Ruth Klügers weiter leben: Eine Jugend hatte ich vor ein paar Tagen ausgelesen, durchgehend gefesselt und bereichert davon. Ich hatte Frau Klüger 2012 in Klagenfurt erlebt, wo die kluge, schöne greise Frau die “Rede zur Literatur” gehalten hatte, die Notizen dazu auf einem Kindle in der Hand (wie jeder und jede erwähnen, die dabei waren). Ihr Tod vergangenes Jahr hatte mich darauf aufmerksam gemacht, dass ich noch nichts von ihr gelesen hatte, das wollte ich ändern.

An ihren Jugenderinnerungen gefiel mit von Anfang an der persönliche, oft mündliche Tonfall. Anders als in vielen Autobiografien berühmter Menschen geht es ganz klar nicht um das Abhaken von historischen Hintergründen und das Aufzählen von Kontakten zu anderen berühmtem Menschen. Klüger weist immer wieder darauf hin, dass das nun mal ihr Leben sei und ihre ganz persönliche Holocaust-Geschichte – auch wenn gerade Letzteres zu vielen Vorstellungen davon nicht passe. Und immer wieder wehrt sie sich, in der erzählten Zeit oder beim Erzählen, gegen Einordnungen. Dagegen, dass Menschen wegen eines Details, das sie über sie wussten, glaubten sie zu kennen: Kind. Jüdin. KZ-Überlebende. Frau. Österreicherin. Einwanderin. US-Amerikanerin. Und dann ihr erzählen wollten, wer sie sei und wie ihre Erlebnisse zu sehen seien – bis hin zum Paradoxon, dass ihr Überleben mehrerer Konzentrationslager und Transporte dazwischen als Beleg genommen wurde, dass es ja dann dort nicht so schlimm gewesen sei.

Klügers Blick und Reflexion auf ihre Vergangenheit, auf sich und die Menschen in ihrer Umgebung sind immer erhellend und oft überraschend, ich lernte viel Neues (und sei es, dass ich mir nie Gedanken über die Schulbildung der Menschen gemacht hatte, die Kindheit und einen Teil ihrer Jugend in Ghettos und Konzentrationslagern verbringen mussten).

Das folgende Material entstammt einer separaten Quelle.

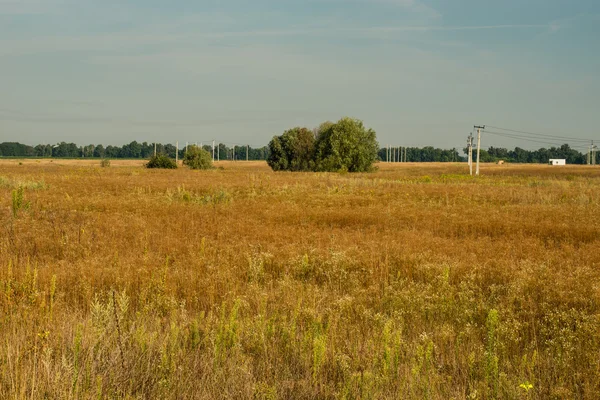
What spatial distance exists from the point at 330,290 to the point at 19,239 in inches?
292

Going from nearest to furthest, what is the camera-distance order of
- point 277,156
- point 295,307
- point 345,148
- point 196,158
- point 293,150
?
1. point 295,307
2. point 196,158
3. point 345,148
4. point 293,150
5. point 277,156

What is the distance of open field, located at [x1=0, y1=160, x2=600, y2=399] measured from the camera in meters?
4.33

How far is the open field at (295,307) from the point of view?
14.2ft

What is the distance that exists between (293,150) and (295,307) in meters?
88.8

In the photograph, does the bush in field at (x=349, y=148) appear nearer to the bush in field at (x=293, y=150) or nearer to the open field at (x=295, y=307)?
the bush in field at (x=293, y=150)

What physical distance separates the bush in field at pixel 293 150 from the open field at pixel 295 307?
257 feet

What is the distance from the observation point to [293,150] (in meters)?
94.6

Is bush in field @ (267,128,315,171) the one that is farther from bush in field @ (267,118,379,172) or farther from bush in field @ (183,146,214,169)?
bush in field @ (183,146,214,169)

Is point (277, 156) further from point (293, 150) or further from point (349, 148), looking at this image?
point (349, 148)

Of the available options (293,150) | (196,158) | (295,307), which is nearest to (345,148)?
(293,150)

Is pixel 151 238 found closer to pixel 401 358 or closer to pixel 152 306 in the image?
pixel 152 306

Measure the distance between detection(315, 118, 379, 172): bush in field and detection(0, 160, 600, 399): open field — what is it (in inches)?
2452

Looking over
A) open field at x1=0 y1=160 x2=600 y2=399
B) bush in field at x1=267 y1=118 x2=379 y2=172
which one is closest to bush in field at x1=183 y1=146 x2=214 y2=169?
bush in field at x1=267 y1=118 x2=379 y2=172

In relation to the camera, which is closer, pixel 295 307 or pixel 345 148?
pixel 295 307
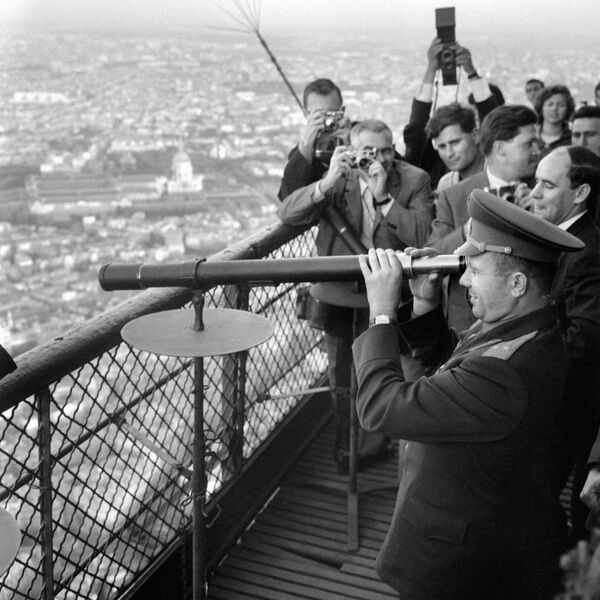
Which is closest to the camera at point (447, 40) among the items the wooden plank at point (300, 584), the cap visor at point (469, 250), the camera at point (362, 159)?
the camera at point (362, 159)

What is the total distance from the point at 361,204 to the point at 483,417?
2205 mm

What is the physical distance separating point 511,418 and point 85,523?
4.99 ft

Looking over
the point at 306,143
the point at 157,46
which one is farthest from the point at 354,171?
the point at 157,46

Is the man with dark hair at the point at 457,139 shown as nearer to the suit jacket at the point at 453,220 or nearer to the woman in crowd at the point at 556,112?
the suit jacket at the point at 453,220

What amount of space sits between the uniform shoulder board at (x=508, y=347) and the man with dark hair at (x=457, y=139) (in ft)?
8.19

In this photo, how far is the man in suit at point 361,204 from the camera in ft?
12.2

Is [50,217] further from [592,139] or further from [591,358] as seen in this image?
[591,358]

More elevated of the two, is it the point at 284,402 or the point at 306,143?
the point at 306,143

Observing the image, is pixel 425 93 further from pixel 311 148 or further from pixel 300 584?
pixel 300 584

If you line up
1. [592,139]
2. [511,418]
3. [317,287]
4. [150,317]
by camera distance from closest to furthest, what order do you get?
[511,418]
[150,317]
[317,287]
[592,139]

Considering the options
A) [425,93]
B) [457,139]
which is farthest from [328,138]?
[425,93]

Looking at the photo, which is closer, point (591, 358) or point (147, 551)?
point (591, 358)

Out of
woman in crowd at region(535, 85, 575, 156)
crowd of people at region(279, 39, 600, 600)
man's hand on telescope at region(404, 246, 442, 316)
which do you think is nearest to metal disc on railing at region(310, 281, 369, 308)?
crowd of people at region(279, 39, 600, 600)

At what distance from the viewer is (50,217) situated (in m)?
19.2
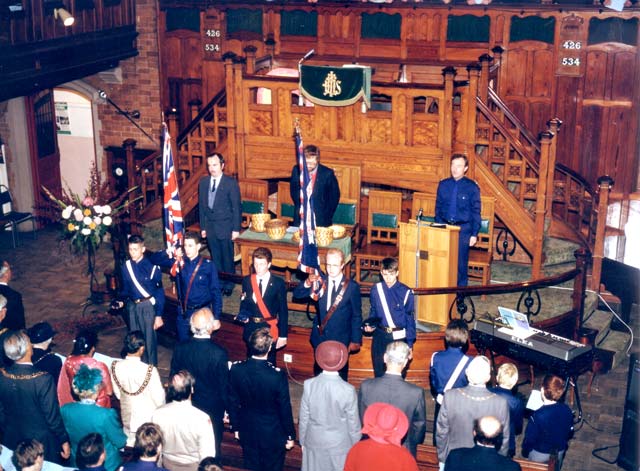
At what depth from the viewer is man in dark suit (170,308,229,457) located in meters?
7.22

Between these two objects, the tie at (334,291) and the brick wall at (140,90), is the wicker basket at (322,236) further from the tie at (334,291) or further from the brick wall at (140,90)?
the brick wall at (140,90)

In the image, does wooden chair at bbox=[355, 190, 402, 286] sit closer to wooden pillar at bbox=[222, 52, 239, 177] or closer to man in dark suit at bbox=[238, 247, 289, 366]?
wooden pillar at bbox=[222, 52, 239, 177]

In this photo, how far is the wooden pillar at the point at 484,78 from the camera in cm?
1226

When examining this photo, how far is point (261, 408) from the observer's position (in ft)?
22.5

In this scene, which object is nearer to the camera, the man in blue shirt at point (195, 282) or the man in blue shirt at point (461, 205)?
the man in blue shirt at point (195, 282)

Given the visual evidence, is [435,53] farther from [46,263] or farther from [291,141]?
[46,263]

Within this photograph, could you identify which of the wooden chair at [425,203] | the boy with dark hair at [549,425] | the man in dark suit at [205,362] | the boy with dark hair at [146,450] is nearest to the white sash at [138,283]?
the man in dark suit at [205,362]

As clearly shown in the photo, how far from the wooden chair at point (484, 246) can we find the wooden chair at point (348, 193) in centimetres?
173

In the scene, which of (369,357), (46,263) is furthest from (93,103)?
(369,357)

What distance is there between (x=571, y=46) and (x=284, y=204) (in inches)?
204

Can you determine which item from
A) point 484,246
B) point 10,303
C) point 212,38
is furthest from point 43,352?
point 212,38

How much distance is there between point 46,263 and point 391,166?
21.4ft

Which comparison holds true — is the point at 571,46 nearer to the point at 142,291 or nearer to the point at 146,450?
the point at 142,291

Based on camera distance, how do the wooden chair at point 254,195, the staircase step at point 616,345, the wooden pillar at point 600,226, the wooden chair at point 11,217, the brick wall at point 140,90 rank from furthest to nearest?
the brick wall at point 140,90, the wooden chair at point 11,217, the wooden chair at point 254,195, the wooden pillar at point 600,226, the staircase step at point 616,345
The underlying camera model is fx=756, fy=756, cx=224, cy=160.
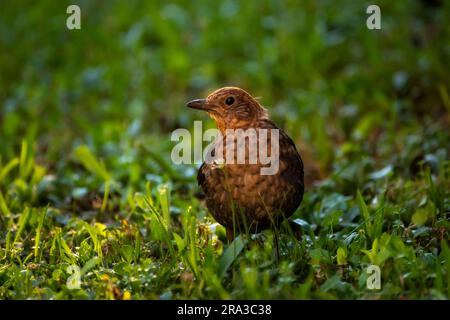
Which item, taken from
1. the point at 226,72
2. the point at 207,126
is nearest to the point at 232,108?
the point at 207,126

Besonders fiel mir eine Passage auf, mit der sie beschreibt, wie sie in den USA an der Uni endlich Freundinnen fand, darunter eine, die in dem Buch den Namen Anneliese trägt.

Nachgelaufen bin ich ihr auch in Museen. Mein Kunstsinn ist gering, verglichen mit ihrem, und ich muß mir erst einreden oder einreden lassen, daß etwas schön ist. Mich lockte die Statik des Gesammelten, die nicht von Umziehen, Herumziehen, Aufbruch und Abbruch bestimmt war. Ein Museum war wie ein Schwamm, der mich aufsaugt, eine geistige Suppe, die mich minderwertiges Gemüse würzt und gar kocht. Schmackhaftes, Abgeschmecktes war da vermischt, und keine Kartoffelschalen, die der Mensch nur aus Not frißt. Dazugehören, einfach dadurch, daß man hinschaut. Bibliotheken empfangen mich ähnlich, aber die versprechen nur (weil man die Bücher ja nicht auf der Stelle lesen kann), während Museen ihr Versprechen gleich einlösen, dir den Dinosaurus oder den Matisse zum sofortigen Genuß servieren.

(Schreibung original, Hervorhebung von mir.) Empfehlung.